As an adult, I’ve repeatedly asked my parents why they never took me to see a doctor about my strange childhood behaviour and they simply shrug their shoulders and say ‘ah well, you grew out of it..’ Uh yeah, I grew out of it…eventually. Frankly, I still occasionally gnaw a little too enthusiastically on a pen before catching myself, though I haven’t chewed on the furniture for at least a decade. Perhaps the reason that my parents never intervened was because I was a gnawing ninja – nobody ever saw me attack but they certainly saw the aftermath. And though I always denied my toothy handiwork, and they in turn disbelieved my denials, they seemed to just put it down to childhood misbehaviour.

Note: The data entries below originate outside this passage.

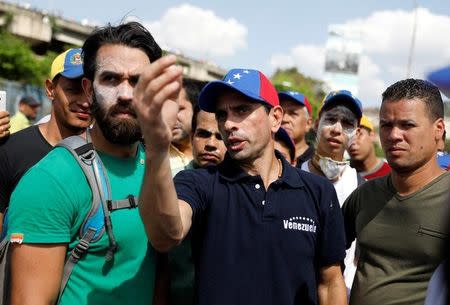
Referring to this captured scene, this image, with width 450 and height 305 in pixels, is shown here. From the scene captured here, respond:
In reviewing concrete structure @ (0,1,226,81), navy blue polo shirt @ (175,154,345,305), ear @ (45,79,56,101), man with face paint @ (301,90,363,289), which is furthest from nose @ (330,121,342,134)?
concrete structure @ (0,1,226,81)

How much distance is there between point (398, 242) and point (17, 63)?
34.1 metres

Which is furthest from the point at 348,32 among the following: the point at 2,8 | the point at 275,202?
the point at 275,202

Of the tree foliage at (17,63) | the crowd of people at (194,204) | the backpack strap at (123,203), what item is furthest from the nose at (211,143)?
the tree foliage at (17,63)

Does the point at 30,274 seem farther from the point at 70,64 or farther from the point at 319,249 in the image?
the point at 70,64

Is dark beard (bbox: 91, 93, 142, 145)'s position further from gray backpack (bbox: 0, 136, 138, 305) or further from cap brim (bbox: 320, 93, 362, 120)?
cap brim (bbox: 320, 93, 362, 120)

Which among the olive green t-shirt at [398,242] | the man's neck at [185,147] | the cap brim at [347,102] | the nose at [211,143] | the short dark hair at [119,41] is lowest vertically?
the olive green t-shirt at [398,242]

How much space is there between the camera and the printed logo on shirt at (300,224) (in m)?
2.94

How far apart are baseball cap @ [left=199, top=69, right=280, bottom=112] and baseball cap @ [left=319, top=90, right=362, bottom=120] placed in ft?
6.41

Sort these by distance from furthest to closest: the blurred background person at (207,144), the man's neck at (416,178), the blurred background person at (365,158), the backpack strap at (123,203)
Result: the blurred background person at (365,158)
the blurred background person at (207,144)
the man's neck at (416,178)
the backpack strap at (123,203)

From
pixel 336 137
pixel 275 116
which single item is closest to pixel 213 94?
pixel 275 116

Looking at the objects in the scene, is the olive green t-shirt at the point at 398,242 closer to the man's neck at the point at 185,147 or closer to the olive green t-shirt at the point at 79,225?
the olive green t-shirt at the point at 79,225

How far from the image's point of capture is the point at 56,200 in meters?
2.49

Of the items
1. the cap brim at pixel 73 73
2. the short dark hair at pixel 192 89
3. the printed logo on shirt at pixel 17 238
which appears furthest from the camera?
the short dark hair at pixel 192 89

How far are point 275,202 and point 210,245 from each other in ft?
1.17
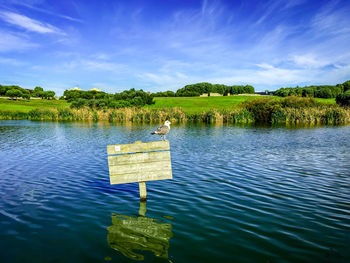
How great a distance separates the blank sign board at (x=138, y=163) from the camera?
8188 mm

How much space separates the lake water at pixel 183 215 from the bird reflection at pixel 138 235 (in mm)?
24

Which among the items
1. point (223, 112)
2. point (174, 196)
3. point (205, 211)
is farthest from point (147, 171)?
point (223, 112)

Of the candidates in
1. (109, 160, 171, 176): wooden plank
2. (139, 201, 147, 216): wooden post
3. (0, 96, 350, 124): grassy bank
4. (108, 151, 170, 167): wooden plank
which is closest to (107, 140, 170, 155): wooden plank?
(108, 151, 170, 167): wooden plank

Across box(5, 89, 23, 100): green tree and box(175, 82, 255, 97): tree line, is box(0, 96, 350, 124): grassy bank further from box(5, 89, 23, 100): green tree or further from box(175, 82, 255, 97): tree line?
box(175, 82, 255, 97): tree line

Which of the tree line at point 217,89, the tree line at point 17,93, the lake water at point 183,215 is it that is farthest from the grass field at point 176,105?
the tree line at point 217,89

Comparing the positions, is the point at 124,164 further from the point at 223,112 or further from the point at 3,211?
the point at 223,112

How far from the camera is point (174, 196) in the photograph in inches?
361

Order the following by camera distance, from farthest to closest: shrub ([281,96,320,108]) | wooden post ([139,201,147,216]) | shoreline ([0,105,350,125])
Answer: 1. shrub ([281,96,320,108])
2. shoreline ([0,105,350,125])
3. wooden post ([139,201,147,216])

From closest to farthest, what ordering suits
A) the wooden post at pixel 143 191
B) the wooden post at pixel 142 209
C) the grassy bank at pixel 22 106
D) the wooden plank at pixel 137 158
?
the wooden post at pixel 142 209 < the wooden plank at pixel 137 158 < the wooden post at pixel 143 191 < the grassy bank at pixel 22 106

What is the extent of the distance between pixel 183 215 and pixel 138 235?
1712 mm

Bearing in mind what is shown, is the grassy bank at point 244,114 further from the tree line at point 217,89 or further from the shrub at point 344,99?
the tree line at point 217,89

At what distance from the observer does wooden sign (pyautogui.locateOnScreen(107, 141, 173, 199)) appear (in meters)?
8.19

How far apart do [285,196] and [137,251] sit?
20.0 feet

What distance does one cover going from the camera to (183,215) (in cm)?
747
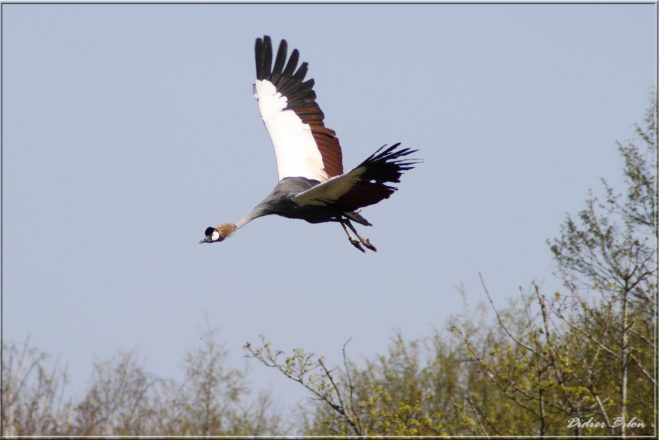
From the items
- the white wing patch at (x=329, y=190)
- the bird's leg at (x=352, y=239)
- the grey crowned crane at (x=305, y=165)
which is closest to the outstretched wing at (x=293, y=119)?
the grey crowned crane at (x=305, y=165)

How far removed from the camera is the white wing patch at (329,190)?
10859 mm

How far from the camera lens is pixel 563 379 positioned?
11461 mm

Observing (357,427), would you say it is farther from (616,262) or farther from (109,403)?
(109,403)

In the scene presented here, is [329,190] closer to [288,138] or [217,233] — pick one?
[217,233]

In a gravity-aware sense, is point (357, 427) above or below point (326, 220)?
below

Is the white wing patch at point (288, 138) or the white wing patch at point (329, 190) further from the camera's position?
the white wing patch at point (288, 138)

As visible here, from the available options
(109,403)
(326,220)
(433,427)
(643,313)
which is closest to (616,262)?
(643,313)

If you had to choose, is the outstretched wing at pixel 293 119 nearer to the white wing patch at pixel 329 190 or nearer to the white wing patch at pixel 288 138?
the white wing patch at pixel 288 138

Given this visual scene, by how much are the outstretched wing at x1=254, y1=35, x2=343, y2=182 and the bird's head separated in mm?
1639

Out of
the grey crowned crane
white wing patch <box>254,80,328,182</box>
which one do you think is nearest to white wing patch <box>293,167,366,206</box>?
the grey crowned crane

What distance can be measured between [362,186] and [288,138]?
2.30 metres

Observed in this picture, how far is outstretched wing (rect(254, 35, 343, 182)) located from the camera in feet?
42.4

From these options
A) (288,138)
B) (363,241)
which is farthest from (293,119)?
(363,241)

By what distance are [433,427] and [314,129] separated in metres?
3.32
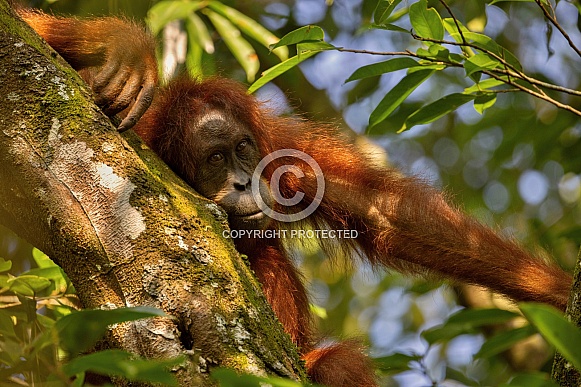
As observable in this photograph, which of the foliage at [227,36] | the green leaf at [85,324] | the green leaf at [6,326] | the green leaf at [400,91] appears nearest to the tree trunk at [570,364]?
the green leaf at [400,91]

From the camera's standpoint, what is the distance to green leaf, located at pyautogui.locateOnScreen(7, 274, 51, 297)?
3074 mm

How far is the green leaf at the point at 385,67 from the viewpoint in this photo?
3125 mm

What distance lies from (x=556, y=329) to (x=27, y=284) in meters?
2.27

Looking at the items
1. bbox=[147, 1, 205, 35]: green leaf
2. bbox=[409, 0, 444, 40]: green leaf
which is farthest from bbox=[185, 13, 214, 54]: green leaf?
bbox=[409, 0, 444, 40]: green leaf

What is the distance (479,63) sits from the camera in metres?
2.85

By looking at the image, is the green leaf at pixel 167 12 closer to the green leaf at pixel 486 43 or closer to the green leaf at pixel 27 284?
the green leaf at pixel 27 284

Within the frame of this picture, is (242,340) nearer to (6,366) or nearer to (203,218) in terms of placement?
(203,218)

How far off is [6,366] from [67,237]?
603 mm

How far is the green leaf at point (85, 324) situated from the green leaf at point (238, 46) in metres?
3.63

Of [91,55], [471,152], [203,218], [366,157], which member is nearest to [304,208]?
[366,157]

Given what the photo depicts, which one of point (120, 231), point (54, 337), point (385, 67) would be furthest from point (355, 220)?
point (54, 337)

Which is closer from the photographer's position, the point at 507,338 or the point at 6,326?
the point at 6,326

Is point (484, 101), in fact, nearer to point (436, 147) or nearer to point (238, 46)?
point (238, 46)

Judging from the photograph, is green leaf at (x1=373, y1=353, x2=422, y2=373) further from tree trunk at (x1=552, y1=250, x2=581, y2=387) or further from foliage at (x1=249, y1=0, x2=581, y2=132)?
tree trunk at (x1=552, y1=250, x2=581, y2=387)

However, it would seem that my unusual eating habits aren’t unique though, the ancient Greeks and Romans named the consumption of non-nutritive objects as pica after the eating habits of magpies. There are a number of specific pica disorders including xylophagia (the consumption of wood or paper) and tricophagia (the consumption of hair or wool) and hyalophagia (the consumption of glass). Apparently my tastes were too encompassing to be given a Latin name, jack-of-all-trades-master-of-none style, but that doesn’t matter, I prefer to think of myself as having non-discriminatory tastes and an advanced palate.
I have no idea what triggered my brief career as a magpie, or what ended it, but if you notice your child gnawing on the furniture, I’d recommend (unlike my parents) you consult a medical professional.
At a minimum, you should probably advise them to only eat cardboard in small mouthfuls or else they’ll get stomach pains similar to those you get if you eat pasta and bread too fast. Also, soap may look tasty, but it’ll never be worth your while.